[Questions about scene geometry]
[Begin]

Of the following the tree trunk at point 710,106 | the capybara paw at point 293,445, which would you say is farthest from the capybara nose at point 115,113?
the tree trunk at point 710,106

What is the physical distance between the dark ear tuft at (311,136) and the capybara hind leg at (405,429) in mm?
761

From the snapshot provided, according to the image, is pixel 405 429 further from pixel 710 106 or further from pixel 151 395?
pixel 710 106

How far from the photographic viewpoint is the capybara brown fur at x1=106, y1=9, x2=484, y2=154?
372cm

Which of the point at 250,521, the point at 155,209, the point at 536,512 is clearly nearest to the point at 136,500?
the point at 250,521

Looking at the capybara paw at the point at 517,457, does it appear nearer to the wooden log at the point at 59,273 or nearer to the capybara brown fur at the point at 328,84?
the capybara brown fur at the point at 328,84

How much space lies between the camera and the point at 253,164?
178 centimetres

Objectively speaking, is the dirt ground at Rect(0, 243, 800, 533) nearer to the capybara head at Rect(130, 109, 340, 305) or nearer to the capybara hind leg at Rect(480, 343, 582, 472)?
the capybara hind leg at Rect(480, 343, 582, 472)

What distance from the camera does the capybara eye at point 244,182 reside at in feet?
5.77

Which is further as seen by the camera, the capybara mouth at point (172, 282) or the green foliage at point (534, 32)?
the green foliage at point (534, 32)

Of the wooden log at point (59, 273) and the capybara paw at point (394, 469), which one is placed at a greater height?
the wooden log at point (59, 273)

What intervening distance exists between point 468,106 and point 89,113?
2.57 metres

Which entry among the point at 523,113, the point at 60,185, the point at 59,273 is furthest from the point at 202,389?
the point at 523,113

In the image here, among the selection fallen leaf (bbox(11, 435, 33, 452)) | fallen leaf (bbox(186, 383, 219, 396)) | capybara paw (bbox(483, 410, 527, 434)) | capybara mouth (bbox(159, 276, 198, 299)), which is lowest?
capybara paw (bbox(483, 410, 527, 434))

[End]

— Goal —
Nothing but the lines from the one with "Objectively speaking, is" through the last line should be repeated, each exactly as it stands.

— Answer to this exercise —
Objectively speaking, is the dirt ground at Rect(0, 243, 800, 533) nearer to the capybara head at Rect(130, 109, 340, 305) or nearer to the capybara hind leg at Rect(480, 343, 582, 472)?
the capybara hind leg at Rect(480, 343, 582, 472)

What distance from the camera does the capybara eye at point 244,182 reside at in feet?
5.77

Which is further as seen by the camera, the capybara mouth at point (172, 282) or the green foliage at point (534, 32)?
the green foliage at point (534, 32)

Of the wooden log at point (59, 273) and the capybara paw at point (394, 469), which one is placed at a greater height?
the wooden log at point (59, 273)

What intervening distance exists between point 468,106 and point 89,113?
2.57 metres

Which entry among the point at 523,113, the point at 60,185, the point at 59,273 is furthest from the point at 202,389?
the point at 523,113

In the image here, among the selection fallen leaf (bbox(11, 435, 33, 452)) | fallen leaf (bbox(186, 383, 219, 396)) | capybara paw (bbox(483, 410, 527, 434)) | capybara mouth (bbox(159, 276, 198, 299)), which is lowest?
capybara paw (bbox(483, 410, 527, 434))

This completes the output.